Texto proporcionado
──────────────────────────────

Por Marcelo Colussi
En el año 2015 el gobierno de Estados Unidos impulsó en Guatemala un movimiento ciudadano a través de innumerables perfiles falsos en las redes sociales, llamando a la movilización cívica contra la corrupción (movilización que consistía en sonar vuvuzelas y cantar el himno en la plaza pública los sábados por la tarde, sin ninguna otra consigna que “fuera corruptos”). Sin dudas, después de años de desmovilización popular, ese despertar generó esperanzas. Sucede que, desarticulado como estaba -y sigue estando- el campo popular y la izquierda, la efervescencia no dio para mucho: surgieron algunas organizaciones progresistas, como por ejemplo el Movimiento Semilla que ahora disputa la presidencia, y grupos de jóvenes con vocación anti-corrupción. La cuestión de otras luchas sociales más profundas siguieron invisibilizadas, olvidadas. Hablar de lucha de clases continúa siendo sacrílego en esta era neoliberal y de desmovilización generalizada.
Este fenómeno de la corrupción -hecho humano que puede encontrarse en todo momento civilizatorio, que prácticamente nos define como especie: somos los únicos animales que podemos mentir, transgredir, falsear las cosas- es algo incorporado en la dinámica cotidiana. Según declaraciones de la Iglesia Católica: “Afecta a la administración de justicia, a los procesos electorales, al pago de impuestos, a las relaciones económicas y comerciales nacionales e internacionales, a la comunicación social. (…) Refleja el deterioro de los valores y virtudes morales, especialmente de la honradez y la justicia. Atenta contra la sociedad, el orden moral, la estabilidad democrática y el desarrollo de los pueblos”. Sin escandalizarnos, podemos apreciar que la corrupción (la transgresión, la “trampita”) está en nuestro “ADN social”. Incluso en Cuba socialista también se presenta: “El enemigo que puede vencernos no es el imperialismo. Es la corrupción”, expresó Fidel Castro.
No hay dudas que la corrupción está inexorablemente entre nosotros: ¿quién de los que lee este texto no mintió, copió en un examen, sobornó a un policía, pagó “bajo de agua” para obtener un servicio, atravesó un semáforo en rojo, se echó una “canita al aire”, dejó de pagar un impuesto? Nadie, absolutamente nadie puede darse baños de pureza. Los diputados corruptos -“lacras nauseabundas” les decimos- son gente que sale de las bases, de los 18 millones que habitan este territorio, no vienen de otro planeta. Es por eso que vociferar contra esa lacra nos ayuda a liberarnos de un peso moral (los malos son siempre los otros), pero no cambia realmente la situación de penuria en que vive la gran mayoría de la población. “¡Que se vayan Pérez Molina y Baldetti!”, se gritaba en las plazas en el 2015. Efectivamente se fueron, pero el perfil del país no cambió un milímetro: la pobreza continúa, al igual que las “trampitas” que inundan la vida cotidiana, la de los diputados, la del gran capital que nos explota y no paga impuestos, la del cónyuge “infiel”.

──────────────────────────────

Datos proporcionados
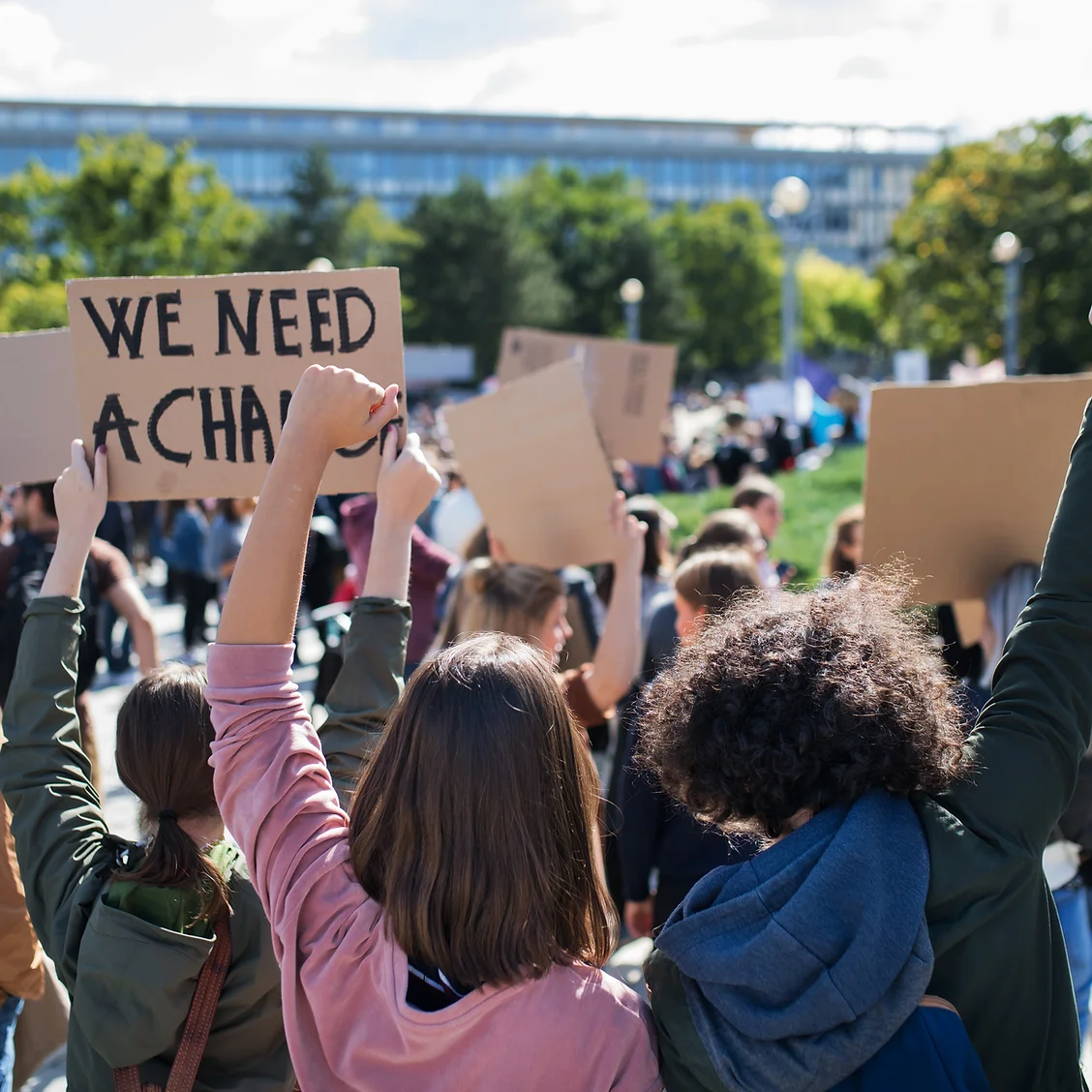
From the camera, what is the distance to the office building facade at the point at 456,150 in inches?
3666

──────────────────────────────

Ejercicios propuestos
**a)** Por favor, enumere todos los ámbitos a los que, según la declaración de la Iglesia Católica citada en el texto sobre la corrupción en Guatemala, afecta la corrupción.
**b)** Prosiga el texto sobre la corrupción en Guatemala a partir de su última oración.

Respuestas
**a)**
- La administración de justicia
- Los procesos electorales
- El pago de impuestos
- Las relaciones económicas y comerciales nacionales e internacionales
- La comunicación social

**b)**
¿Por qué decir todo esto? Porque la corrupción se ha entronizado a un nivel superlativo como el gran problema nacional. Pero ¡cuidado!: estamos mal (60% de la población en pobreza, desnutrición, analfabetismo, racismo, patriarcado, 300 personas diarias que salen rumbo al “sueño americano”) no por esa corrupción, sino por una estructura económico-social histórica, que viene desde la colonia. Si el 0.001% de la población detenta casi el 60% de la riqueza nacional, ahí está la clave de nuestras penurias. La corrupción es el pastel de la guinda. Hay que cambiar el discurso que dice: “por culpa de los políticos corruptos estamos empobrecidos”. Esos políticos le “hacen los mandados” a los poderosos, no olvidarlo.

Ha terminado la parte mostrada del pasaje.